Shiftiness

Humorists have to be keen observers. Otherwise, they have nothing to write about. So I was glad to see Dave Barry spare some lines for the head-snappingly swift narrative shift that occurred after Clinton’s “sure” victory turned to defeat.

As Election Day approaches, a consensus forms among the experts in the media/political complex, based on a vast array of demographic and scientific polling data evaluated with sophisticated analytical tools. These experts, who have made lucrative careers out of going on TV and explaining America to Americans, overwhelmingly agree that Hillary Clinton will win, possibly in a landslide, and this could very well mean the end of the Republican Party. The Explainers are very sure of this, nodding in unison while smiling in bemusement at the pathetic delusions of the Trump people.

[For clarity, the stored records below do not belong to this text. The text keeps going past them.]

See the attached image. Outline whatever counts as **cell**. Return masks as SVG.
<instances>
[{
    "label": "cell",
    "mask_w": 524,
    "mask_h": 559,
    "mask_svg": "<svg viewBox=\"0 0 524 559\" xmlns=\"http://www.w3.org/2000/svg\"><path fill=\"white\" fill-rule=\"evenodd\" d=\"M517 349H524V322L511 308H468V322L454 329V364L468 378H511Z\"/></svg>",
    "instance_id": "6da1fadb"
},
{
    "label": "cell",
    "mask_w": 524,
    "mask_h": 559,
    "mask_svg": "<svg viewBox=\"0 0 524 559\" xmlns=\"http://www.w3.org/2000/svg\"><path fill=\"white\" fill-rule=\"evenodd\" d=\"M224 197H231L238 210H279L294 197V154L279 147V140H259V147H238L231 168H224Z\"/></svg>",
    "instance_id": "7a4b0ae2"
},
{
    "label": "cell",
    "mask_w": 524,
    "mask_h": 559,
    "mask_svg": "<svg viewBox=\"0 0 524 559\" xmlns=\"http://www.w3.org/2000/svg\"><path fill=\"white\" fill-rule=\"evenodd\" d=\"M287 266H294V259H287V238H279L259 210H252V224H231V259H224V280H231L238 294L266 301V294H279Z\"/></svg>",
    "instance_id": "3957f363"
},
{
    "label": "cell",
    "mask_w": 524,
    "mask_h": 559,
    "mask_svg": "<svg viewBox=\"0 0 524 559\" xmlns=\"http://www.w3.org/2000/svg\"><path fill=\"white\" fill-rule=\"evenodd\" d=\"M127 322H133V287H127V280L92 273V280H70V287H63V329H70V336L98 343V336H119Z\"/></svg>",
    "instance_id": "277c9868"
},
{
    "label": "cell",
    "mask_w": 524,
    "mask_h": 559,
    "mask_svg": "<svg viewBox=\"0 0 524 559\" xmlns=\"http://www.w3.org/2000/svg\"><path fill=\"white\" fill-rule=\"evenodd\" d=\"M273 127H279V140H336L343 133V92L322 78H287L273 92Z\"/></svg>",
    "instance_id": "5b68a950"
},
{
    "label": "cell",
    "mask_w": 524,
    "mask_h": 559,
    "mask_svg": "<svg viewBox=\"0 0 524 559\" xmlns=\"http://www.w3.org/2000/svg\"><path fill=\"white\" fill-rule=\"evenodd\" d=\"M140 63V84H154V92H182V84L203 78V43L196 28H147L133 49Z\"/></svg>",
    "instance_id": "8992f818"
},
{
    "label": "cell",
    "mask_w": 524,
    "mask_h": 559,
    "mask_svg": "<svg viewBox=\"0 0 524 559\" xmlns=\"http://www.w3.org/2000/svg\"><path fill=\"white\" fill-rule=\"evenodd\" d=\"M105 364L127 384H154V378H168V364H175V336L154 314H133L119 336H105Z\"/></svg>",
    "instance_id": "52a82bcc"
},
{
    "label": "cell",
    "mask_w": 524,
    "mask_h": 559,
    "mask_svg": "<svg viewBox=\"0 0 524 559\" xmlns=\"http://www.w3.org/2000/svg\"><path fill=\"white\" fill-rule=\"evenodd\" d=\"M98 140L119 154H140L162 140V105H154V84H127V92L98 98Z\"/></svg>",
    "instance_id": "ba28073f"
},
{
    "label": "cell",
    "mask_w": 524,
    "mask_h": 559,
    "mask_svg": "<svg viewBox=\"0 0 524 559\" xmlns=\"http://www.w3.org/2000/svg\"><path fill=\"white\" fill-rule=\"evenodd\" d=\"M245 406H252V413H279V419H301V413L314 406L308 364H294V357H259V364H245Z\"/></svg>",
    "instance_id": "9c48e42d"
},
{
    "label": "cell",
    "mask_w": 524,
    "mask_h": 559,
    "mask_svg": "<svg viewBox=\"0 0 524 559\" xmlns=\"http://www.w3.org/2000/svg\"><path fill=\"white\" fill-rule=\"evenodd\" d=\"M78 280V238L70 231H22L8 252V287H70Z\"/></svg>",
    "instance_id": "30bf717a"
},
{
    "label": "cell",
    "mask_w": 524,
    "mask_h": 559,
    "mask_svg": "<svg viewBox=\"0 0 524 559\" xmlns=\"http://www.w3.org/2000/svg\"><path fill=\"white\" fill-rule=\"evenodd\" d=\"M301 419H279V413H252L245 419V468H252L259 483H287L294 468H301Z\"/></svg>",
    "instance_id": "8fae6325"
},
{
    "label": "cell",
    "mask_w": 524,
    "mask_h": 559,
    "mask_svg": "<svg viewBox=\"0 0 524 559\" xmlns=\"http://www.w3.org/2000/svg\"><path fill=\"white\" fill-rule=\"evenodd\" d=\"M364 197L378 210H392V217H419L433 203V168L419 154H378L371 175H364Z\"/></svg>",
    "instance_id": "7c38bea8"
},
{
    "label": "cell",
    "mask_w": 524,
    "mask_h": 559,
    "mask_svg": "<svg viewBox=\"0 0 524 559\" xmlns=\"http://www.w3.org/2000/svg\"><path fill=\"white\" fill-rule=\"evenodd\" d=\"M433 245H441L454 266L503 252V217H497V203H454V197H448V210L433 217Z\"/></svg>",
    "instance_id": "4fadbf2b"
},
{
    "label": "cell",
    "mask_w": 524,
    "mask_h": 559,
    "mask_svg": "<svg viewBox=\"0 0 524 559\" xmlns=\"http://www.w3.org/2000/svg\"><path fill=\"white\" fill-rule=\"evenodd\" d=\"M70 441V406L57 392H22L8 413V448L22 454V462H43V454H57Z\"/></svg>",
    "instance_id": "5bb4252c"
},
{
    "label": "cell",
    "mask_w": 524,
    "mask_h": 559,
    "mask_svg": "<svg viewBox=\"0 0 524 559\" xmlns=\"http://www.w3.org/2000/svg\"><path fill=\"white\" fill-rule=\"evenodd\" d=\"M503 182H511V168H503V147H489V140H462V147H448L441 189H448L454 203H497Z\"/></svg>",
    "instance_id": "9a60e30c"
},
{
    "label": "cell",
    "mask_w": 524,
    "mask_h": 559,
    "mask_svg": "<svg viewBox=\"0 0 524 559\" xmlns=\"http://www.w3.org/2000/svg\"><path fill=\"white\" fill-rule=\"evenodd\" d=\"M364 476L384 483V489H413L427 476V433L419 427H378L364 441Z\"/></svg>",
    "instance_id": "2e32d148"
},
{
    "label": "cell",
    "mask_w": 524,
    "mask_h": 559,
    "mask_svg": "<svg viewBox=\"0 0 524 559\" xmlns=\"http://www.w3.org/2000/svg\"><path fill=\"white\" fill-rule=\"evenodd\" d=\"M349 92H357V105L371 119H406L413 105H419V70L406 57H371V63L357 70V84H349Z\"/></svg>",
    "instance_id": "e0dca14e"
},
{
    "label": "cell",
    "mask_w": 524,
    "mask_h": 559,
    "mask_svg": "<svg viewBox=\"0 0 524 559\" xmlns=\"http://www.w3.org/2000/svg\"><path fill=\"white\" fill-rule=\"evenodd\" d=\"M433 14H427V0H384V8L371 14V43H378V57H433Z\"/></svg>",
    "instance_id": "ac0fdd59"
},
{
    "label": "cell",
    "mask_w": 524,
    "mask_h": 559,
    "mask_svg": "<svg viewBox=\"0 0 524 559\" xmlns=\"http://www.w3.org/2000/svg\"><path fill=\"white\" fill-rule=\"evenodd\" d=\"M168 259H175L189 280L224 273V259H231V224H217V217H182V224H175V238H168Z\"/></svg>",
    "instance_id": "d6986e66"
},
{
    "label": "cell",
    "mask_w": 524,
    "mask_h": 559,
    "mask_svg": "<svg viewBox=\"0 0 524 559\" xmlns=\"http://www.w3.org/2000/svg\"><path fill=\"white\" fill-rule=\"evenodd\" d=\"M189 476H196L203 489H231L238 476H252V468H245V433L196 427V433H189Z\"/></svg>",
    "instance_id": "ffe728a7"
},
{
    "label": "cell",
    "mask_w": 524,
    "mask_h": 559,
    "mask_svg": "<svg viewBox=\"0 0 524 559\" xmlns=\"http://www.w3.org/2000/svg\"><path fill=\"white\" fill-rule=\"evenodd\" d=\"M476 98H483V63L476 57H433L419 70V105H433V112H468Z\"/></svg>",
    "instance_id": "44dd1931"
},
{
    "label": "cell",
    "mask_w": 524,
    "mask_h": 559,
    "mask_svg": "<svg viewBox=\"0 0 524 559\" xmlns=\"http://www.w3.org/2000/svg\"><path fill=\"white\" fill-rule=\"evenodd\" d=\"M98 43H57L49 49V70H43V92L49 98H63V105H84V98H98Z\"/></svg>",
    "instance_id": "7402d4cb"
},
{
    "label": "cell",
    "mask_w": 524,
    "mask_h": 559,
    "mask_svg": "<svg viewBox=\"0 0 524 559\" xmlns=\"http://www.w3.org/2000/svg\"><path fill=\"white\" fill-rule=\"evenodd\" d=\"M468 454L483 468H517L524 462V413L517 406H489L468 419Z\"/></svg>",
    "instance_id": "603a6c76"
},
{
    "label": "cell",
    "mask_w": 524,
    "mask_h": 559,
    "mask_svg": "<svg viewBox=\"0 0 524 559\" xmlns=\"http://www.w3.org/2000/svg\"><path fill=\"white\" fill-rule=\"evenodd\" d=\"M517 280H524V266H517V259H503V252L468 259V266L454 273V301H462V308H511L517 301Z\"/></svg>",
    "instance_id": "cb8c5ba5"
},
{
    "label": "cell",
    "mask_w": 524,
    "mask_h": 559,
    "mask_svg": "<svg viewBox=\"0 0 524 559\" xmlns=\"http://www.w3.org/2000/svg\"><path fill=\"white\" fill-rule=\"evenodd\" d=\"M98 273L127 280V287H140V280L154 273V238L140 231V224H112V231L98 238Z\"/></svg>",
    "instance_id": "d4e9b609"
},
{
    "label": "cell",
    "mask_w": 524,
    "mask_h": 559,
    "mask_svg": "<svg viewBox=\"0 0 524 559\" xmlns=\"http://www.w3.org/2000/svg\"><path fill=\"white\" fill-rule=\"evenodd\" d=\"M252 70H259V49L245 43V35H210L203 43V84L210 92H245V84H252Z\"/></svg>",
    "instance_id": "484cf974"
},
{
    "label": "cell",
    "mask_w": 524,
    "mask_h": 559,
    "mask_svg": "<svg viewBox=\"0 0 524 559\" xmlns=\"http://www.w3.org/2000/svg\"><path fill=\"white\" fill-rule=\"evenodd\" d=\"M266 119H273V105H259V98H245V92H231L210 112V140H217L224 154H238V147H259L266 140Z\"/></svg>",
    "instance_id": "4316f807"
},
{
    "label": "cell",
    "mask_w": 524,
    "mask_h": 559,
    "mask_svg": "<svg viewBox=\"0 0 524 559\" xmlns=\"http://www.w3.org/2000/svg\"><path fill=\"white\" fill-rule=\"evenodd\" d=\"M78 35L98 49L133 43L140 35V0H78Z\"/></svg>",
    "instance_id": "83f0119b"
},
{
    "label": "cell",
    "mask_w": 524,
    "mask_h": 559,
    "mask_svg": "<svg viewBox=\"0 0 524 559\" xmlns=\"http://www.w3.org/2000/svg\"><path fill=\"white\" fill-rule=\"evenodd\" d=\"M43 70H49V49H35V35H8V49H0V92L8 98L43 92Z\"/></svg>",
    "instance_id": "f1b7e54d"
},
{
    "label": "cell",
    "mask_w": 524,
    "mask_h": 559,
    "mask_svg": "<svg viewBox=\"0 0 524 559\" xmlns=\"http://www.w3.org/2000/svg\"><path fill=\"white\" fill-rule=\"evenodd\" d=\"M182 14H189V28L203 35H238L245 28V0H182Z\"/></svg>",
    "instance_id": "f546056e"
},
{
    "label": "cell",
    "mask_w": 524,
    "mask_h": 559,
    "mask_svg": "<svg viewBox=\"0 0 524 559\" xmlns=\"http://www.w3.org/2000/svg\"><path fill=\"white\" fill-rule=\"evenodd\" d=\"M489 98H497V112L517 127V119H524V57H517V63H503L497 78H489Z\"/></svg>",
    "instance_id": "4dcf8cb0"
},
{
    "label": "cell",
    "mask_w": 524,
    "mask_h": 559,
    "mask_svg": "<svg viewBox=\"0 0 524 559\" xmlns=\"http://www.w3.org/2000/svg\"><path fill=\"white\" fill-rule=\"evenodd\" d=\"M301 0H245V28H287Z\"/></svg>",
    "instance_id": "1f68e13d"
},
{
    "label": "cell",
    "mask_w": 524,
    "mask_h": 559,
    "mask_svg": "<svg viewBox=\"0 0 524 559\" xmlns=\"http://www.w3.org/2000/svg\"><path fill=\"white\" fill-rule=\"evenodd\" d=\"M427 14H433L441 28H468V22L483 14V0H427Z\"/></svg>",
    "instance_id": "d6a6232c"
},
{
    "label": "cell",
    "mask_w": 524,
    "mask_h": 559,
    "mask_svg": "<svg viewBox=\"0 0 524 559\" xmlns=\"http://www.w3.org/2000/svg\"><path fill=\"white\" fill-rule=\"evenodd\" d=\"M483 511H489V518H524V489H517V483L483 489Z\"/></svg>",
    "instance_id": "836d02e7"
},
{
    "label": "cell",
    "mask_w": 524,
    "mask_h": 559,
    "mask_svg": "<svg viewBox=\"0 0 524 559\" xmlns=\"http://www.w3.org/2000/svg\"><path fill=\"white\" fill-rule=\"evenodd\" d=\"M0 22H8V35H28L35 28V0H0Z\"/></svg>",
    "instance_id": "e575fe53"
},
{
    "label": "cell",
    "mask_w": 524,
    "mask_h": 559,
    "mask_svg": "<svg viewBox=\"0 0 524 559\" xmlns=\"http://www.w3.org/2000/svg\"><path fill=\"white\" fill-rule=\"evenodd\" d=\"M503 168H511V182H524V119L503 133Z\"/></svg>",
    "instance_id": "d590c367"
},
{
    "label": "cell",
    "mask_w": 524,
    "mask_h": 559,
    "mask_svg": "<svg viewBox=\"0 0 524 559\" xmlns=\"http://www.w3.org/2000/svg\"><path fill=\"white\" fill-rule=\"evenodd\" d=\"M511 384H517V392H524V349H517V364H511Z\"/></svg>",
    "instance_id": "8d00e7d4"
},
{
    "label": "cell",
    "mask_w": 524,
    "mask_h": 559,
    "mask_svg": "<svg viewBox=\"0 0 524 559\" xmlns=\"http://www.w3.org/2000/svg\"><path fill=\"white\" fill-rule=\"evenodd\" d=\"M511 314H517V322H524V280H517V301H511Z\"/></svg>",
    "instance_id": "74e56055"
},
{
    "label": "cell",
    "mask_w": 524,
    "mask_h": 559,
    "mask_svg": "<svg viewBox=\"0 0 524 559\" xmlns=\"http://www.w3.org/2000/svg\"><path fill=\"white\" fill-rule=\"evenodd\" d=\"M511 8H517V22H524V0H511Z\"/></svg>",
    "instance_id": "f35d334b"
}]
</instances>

What makes this unusual is that typically narratives are shaped and shifted, massaged and manipulated, over months of propaganda pushes and media barrages. This time, though, it went from most pollsters and pundits calling it in advance for Clinton to mere days later the retconning of reality to the position that the polls and their analyses were actually right and like Yogi Berra, they didn’t say all those things they said.

This denial and de facto repudiation of prior sureties offered a much more real-time glimpse into how our reality is managed by those with the power to do so, and also demonstrated how many are willing to go along with the hocus pocus with no further thought.

It’s been a really instructive year as I’ve pointed out before. So much unprecedented has happened in so little time that it has required the media to switch propaganda horses in media res more than once, making it much more discernible and to require much less evidence-gathering to demonstrate it.

The polls are a prime example of this, but there are a few others Barry touches on in the piece as well.